Dass es ein Kind außerhalb des Elternhauses kaum schöner haben kann, davon konnte man sich an diesem Nachmittag selbst überzeugen. Nach gut zwei Jahren Planungszeit, einem Jahr Bauzeit und ohne Überziehung des selbst gesteckten Kostenrahmens wurde das ehemalige Gemeindehaus der Berggemeinde aus den 60er Jahren zu einem wahren Kinderparadies umgebaut. Über drei Etagen werden dort zukünftig zwei Gruppen mit Kindergartenkindern á 25 Kindern sowie eine Krippengruppe mit 10 Kindern Platz finden. Die drei großzügigen Gruppenräume sind hell und freundlich gestaltet, noch duftet es nach frisch geöltem Holz und die Schuhregale warten auf Befüllung. Die 16 Kinder aus dem „Hühnerstall“ haben ihren Raum seit dem 5. Oktober bereits mit Leben gefüllt, auch die vier Krippenkinder fühlen sich im „Kükenstall“ tierisch wohl.
Große Panoramafenster mit niedrigen Fensterbänken laden zum Beobachten der vorbeifahrenden S-Bahnen ein, die apfelgrünen Waschräume und gemütlichen Kuschelecken lassen einen wünschen, selbst wieder Kind an einem solchen Ort sein zu dürfen. Auch die sieben Erzieherinnen unter Leitung von Ellen Raess sind begeistert von ihrer neuen Arbeitsumgebung. Diese ist nach den neuesten Umweltstandards energetisch saniert, so versorgt eine Fotovoltaik Anlage auf dem Dach die Luft- und Wasserpumpe und die Wände sind gedämmt. Das Mittagessen wird von einer Köchin im Haus täglich frisch zubereitet und gemeinsam verzehrt.Auch für die Berggemeinde ist Platz in dem sanierten Haus, in dessen ehemals großen Saal eine Decke eingezogen wurde, um mehr Raum zu schaffen. Im Kellergeschoss gibt es nun einen Mehrzweckraum, der zum einen von den KiTa Kindern zum Turnen genutzt werden kann, zum anderen der Gemeinde für ihre Aktivitäten zur Verfügung steht. „Der Chor probt dort bereits und auch Begegnungsnachmittage haben hier schon stattgefunden“, weiß Pfarrer Hans Pfisterer, Vakanzvertretung in der Berggemeinde. Für alle weiteren Aktivitäten werde ein gemeinsamer Nutzungsplan mit der KiTa entwickelt.
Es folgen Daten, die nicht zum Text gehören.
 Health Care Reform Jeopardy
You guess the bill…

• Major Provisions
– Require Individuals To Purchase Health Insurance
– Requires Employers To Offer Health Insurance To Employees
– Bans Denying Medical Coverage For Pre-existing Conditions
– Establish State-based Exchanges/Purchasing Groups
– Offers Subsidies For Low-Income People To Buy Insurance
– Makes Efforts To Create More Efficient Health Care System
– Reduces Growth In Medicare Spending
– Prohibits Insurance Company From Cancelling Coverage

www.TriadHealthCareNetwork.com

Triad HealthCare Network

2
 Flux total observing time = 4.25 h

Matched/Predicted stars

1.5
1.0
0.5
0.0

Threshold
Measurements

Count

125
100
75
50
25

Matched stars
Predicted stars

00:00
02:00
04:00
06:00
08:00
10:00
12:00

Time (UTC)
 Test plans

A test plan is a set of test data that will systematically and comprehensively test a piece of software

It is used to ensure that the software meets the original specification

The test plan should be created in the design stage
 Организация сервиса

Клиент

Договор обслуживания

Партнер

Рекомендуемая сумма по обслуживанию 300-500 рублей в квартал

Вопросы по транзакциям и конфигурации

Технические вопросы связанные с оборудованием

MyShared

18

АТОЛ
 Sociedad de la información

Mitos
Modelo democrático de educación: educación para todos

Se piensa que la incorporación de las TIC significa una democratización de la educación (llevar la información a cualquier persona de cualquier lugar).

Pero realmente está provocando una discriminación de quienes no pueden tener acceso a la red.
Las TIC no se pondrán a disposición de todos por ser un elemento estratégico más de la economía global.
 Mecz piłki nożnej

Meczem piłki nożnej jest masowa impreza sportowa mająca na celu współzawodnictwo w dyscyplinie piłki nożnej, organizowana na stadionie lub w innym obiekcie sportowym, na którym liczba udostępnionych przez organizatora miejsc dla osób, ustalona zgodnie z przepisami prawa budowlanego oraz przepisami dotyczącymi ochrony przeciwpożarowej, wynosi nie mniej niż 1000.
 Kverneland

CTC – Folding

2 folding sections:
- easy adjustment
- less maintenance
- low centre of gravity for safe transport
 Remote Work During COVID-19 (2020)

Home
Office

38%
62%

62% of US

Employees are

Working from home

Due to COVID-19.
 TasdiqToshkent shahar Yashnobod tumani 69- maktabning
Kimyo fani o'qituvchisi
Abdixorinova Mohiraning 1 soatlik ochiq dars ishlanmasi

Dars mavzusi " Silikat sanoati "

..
Bleibt abschließend nur, sich von der fröhlichen Stimmung der Redner und Anwesenden anstecken zu lassen und den Kindern für die Zukunft ein wunderschönes und unbeschwertes Aufwachsen in ihrer neuen KiTa zu wünschen – die noch freie Plätze sowohl für Kindergartenkinder als auch für Krippenkinder zu bieten hat. Wer weiß, wie lange noch…?!